-- Start Extracted entries --
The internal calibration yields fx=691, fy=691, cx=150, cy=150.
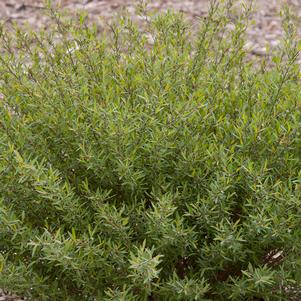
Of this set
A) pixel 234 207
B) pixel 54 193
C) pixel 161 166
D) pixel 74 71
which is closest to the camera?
pixel 54 193

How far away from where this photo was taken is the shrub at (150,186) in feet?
7.98

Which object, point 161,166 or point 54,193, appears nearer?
point 54,193

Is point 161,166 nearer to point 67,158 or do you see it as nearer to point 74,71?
point 67,158

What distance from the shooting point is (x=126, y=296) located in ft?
8.13

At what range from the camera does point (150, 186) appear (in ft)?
8.75

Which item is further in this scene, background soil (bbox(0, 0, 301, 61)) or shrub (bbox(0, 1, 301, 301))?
background soil (bbox(0, 0, 301, 61))

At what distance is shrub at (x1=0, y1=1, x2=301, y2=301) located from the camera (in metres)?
2.43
-- End Extracted entries --
__Task objective__
Print all of the rows above again, word for word, but leave the picture out.

__Solution__
The internal calibration yields fx=691, fy=691, cx=150, cy=150.
Of this set
A) pixel 234 207
B) pixel 54 193
C) pixel 161 166
D) pixel 74 71
which is closest to the camera?
pixel 54 193

How far away from where this photo was taken is the shrub at (150,186) in feet?
7.98

Which object, point 161,166 or point 54,193, appears nearer?
point 54,193

Is point 161,166 nearer to point 67,158 or do you see it as nearer to point 74,71?
point 67,158

What distance from the shooting point is (x=126, y=296) located in ft?
8.13

At what range from the camera does point (150, 186) appear (in ft)?
8.75

Which item is further in this scene, background soil (bbox(0, 0, 301, 61)) or shrub (bbox(0, 1, 301, 301))?
background soil (bbox(0, 0, 301, 61))

At what distance is shrub at (x1=0, y1=1, x2=301, y2=301) located from the camera (in metres)?
2.43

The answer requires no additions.